Il 10 settembre 2015: una data fondamentale per tutti i Paesi soffocati dal debito. All’Assemblea Generale delle Nazioni Unite 136 Paesi hanno fatto il primo passo verso un cambiamento nella finanza pubblica.

Infatti, grazie al lavoro di una commissione ad hoc presieduta dalla Bolivia, l’Assemblea ha votato in favore di una risoluzione non-impegnativa che appoggia i Paesi che vogliono unilateralmente ristrutturare il debito pubblico, una volta che è diventato insostenibile.

Il debito è una “Spada di Damocle” che pende sulla testa di troppi stati. E ovviamente la finanza globale ne approfitta e lo utilizza come grimaldello per colonizzare i Paesi. Com’è avvenuto con la Grecia e precedentemente con l’Argentina, che ha vissuto sulla propria pelle la ritorsione dei banchieri a causa del suo fallimento unilaterale.
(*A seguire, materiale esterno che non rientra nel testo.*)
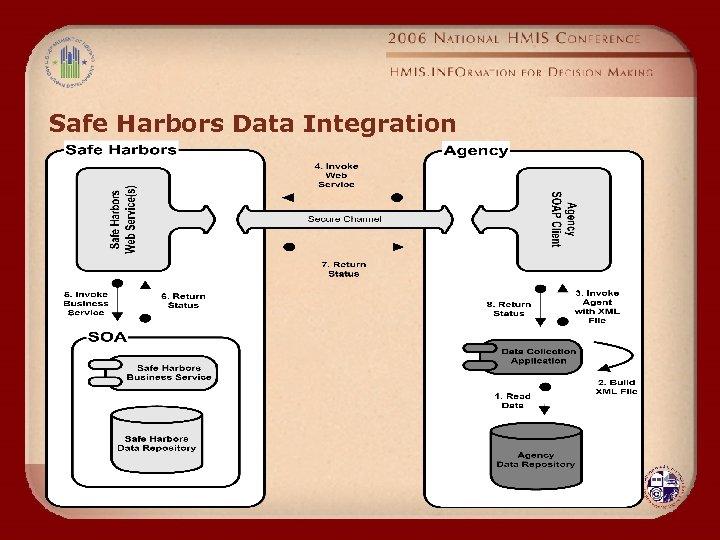 Safe Harbors Data Integration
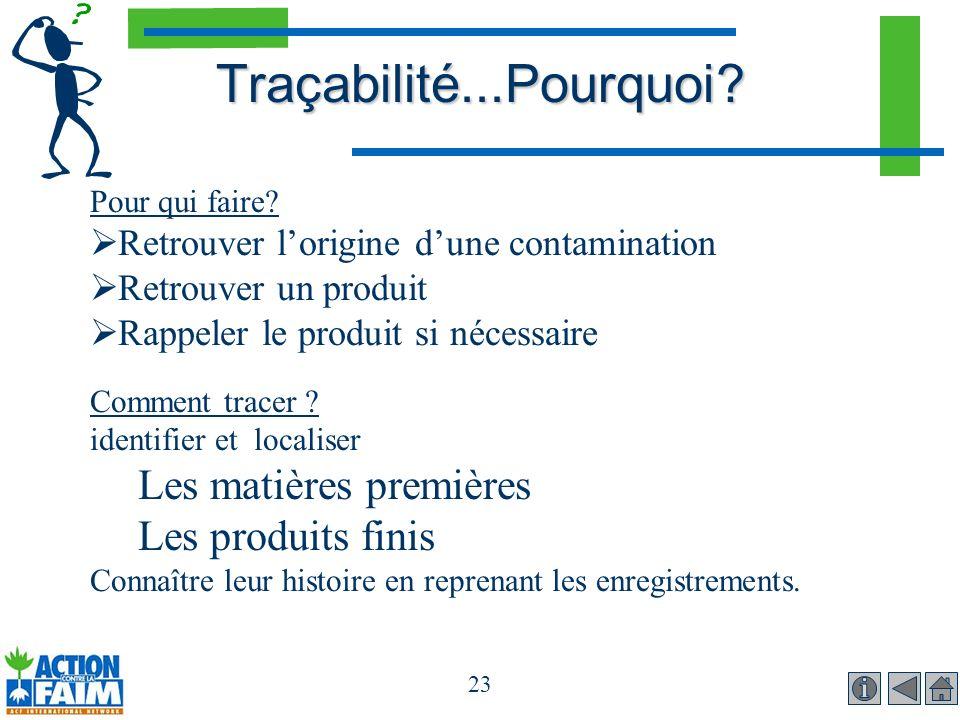 23 Traçabilité...Pourquoi? Pour qui faire? Retrouver lorigine dune contamination Retrouver un produit Rappeler le produit si nécessaire Comment tracer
Dal 2001 il Paese sudamericano e gli istituti finanziari internazionali si scontrano in tribunali a causa della questione dei tango-bond, cioè i buoni del tesoro argentini emessi durante il periodo dei piani di aggiustamento strutturali del Fmi. Quando governava Fernando de la Rua, il Paese aveva firmato un accordo con il Fondo Monetario Internazionale che aveva offerto al Paese una ricetta economica molto amara, in pieno stile neo-liberista. In seguito ai moti di piazza di dicembre 2001 e alla tragica situazione finanziaria, l’Argentina dichiarò fallimento in quanto non era possibile rimborsare i titoli venuti a scadenza. La maggioranza di questi, però, era detenuta da stranieri allettati dagli alti tassi d’interesse; assolutamente disinteressati alla questione sociale e morale dietro al default e interessati solamente al profitto. Tuttavia, il Governo Kirchner ha voluto evitare uno scontro diretto e ha offerto varie soluzioni ai creditori internazionali: in cambio del riconoscimento della detestabilità di parte del debito e un pagamento “a rate”, il Paese si è impegnato a rimborsare tra il 30 % e 35% del valore nominale dei titoli più gli interessi maturati fino ad allora. I più hanno accettato le condizioni, tranne gli hedge funds statunitensi che volevano un rimborso totale del capitale investito. Nonostante fossero solo il 7% dei titolari dei titoli di stato caduti in fallimento, hanno deciso di dichiarare guerra all’Argentina portando la causa in tribunale. A giugno del 2014, la Corte Suprema degli Usa ha dato ragione ai fondi “buitres” (avvoltoi, in spagnolo), obbligando l’Argentina a pagare ai tre fondi americani 1,6 miliardi di dollari. Avete letto bene: una corte statunitense ha deciso sul pagamento del debito di un Paese terzo, privando di fatto l’Argentina della sovranità giurisdizionale.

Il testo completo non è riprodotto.